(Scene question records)
◇ ◇ ◇
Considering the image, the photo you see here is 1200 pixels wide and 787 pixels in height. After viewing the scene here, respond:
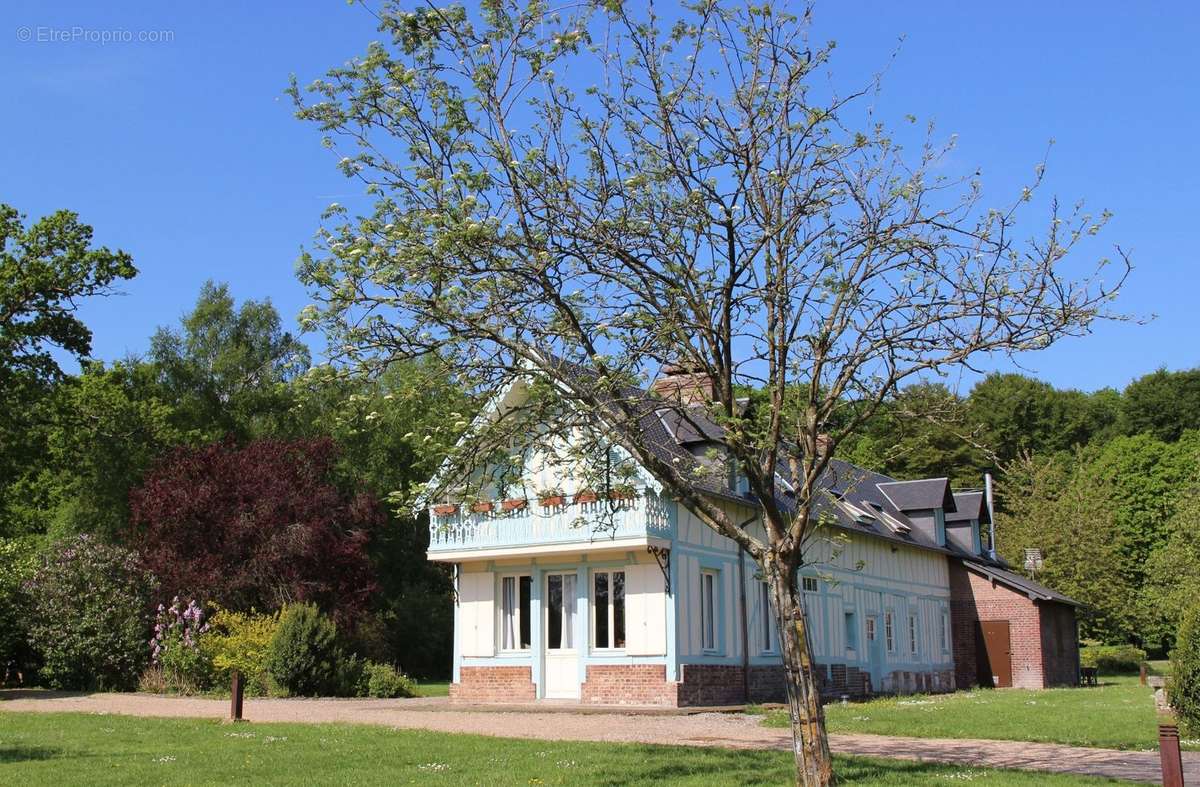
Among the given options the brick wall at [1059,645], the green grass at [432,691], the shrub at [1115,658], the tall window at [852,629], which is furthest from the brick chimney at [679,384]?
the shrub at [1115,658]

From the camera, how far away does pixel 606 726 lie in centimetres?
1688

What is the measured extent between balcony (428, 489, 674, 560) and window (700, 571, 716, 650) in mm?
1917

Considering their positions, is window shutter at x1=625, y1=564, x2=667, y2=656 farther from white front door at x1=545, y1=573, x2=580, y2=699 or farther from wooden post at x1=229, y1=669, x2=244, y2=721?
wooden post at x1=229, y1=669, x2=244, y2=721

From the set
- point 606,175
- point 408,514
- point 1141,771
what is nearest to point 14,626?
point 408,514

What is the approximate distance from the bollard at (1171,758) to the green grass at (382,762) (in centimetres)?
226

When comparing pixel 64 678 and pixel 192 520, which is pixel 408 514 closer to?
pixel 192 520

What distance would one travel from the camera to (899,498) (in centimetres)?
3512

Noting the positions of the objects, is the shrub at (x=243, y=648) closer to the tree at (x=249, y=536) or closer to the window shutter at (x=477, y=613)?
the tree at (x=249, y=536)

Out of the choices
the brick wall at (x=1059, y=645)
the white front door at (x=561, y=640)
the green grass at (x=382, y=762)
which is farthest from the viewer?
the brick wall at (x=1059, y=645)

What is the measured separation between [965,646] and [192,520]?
◇ ◇ ◇
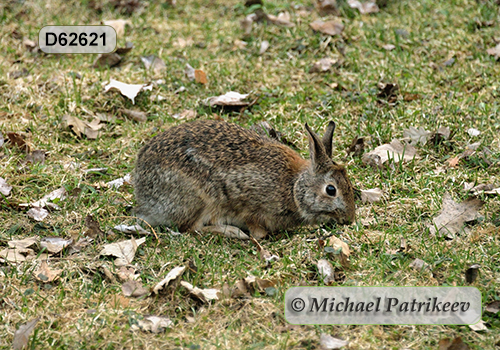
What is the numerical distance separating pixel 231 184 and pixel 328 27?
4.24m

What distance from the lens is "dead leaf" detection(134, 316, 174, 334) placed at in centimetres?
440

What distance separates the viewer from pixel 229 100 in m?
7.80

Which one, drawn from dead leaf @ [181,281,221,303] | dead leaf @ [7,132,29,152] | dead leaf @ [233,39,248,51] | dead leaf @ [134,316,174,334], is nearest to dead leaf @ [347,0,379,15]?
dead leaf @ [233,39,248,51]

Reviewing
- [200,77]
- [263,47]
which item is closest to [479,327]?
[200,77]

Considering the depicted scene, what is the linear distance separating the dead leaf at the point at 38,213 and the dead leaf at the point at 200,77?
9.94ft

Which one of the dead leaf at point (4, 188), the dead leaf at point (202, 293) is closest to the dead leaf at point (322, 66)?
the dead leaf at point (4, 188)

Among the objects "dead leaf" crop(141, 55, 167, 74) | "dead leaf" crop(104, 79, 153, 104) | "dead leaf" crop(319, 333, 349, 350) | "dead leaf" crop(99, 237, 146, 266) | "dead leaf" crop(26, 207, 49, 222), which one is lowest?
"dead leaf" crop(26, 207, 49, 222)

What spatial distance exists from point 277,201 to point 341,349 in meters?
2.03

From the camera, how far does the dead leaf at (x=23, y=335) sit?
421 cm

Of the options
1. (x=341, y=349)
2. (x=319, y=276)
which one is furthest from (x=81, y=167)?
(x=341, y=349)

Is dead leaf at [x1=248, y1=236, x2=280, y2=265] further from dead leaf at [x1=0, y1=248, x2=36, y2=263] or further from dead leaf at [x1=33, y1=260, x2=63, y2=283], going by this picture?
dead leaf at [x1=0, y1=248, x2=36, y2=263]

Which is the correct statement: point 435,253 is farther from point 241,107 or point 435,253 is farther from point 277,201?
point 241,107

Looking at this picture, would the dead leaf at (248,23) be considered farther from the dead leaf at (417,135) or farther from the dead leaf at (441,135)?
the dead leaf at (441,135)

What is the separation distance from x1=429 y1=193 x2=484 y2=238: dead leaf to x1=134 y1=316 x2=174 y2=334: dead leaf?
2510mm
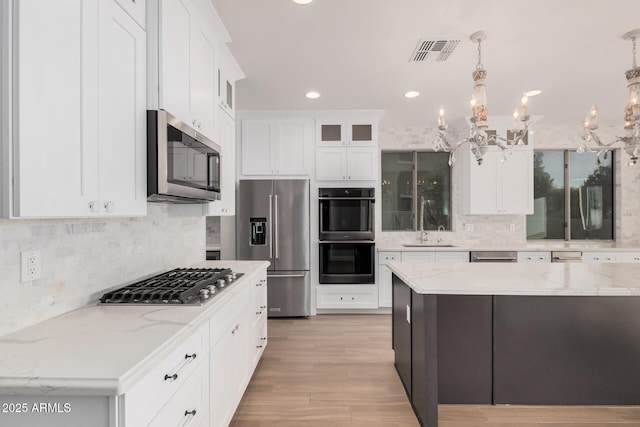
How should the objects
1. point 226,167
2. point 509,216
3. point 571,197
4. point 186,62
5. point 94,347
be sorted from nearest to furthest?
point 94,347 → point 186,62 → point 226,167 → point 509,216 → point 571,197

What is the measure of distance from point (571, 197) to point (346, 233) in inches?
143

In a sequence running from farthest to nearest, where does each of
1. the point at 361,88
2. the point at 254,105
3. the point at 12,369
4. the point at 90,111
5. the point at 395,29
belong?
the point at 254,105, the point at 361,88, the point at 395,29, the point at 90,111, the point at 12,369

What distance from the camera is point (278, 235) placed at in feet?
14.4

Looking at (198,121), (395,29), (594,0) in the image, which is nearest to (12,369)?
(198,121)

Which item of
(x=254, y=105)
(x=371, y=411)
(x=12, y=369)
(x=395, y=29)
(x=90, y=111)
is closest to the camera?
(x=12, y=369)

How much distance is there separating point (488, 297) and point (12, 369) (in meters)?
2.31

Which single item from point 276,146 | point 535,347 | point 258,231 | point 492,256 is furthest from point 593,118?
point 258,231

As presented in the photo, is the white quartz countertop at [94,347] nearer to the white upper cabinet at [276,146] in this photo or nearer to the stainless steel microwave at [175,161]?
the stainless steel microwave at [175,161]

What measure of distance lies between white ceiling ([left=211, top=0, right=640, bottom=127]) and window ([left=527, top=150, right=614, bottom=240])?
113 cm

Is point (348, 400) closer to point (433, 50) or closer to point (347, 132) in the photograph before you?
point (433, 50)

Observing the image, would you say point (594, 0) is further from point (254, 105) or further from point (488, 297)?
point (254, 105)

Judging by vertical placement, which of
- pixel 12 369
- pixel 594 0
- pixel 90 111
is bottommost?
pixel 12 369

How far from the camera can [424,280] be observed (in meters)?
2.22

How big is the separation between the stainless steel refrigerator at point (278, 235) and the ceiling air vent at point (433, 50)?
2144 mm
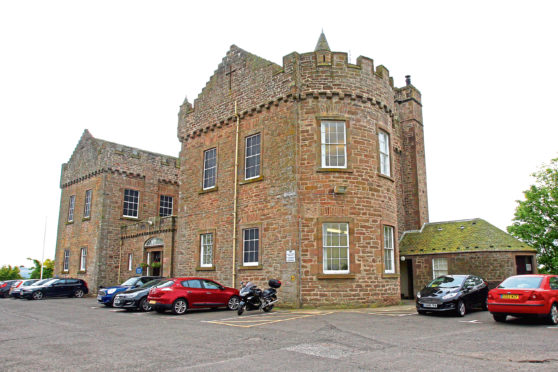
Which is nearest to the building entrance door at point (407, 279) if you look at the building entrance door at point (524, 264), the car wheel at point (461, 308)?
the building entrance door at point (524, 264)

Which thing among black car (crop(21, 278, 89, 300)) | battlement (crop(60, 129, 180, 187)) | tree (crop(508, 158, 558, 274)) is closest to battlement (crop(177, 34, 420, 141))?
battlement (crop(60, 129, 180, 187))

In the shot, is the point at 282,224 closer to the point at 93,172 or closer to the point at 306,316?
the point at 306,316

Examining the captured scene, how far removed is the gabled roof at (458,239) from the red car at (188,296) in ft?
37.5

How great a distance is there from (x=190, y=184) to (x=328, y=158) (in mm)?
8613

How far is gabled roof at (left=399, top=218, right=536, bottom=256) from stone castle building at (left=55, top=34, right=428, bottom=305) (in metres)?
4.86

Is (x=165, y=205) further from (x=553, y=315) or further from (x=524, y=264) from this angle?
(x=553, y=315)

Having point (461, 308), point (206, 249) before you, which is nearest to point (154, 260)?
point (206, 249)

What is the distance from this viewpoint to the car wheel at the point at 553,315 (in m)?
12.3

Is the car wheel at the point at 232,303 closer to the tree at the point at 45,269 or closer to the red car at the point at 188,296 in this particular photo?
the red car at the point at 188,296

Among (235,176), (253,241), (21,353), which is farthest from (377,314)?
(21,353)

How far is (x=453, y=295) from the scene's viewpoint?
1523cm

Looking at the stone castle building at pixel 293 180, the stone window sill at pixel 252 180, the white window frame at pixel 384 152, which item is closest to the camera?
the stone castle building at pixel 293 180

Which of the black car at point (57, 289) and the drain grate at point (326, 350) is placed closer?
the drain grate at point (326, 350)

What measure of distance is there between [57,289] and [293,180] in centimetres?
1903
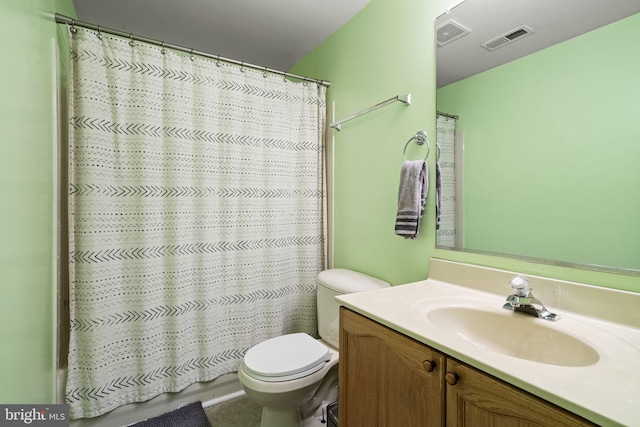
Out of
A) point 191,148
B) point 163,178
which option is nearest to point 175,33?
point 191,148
◇ ◇ ◇
» **The task**: Reproduce the part of the material that opens with the line containing "How should the objects" and closes with the line containing "point 94,347 →", putting "items" in place of "objects" and changing nothing else.

» **Final result**:
How should the items
1. point 226,167
2. point 509,216
3. point 571,197
4. point 186,62
5. point 94,347
be sorted from nearest to furthest?
point 94,347 → point 186,62 → point 226,167 → point 509,216 → point 571,197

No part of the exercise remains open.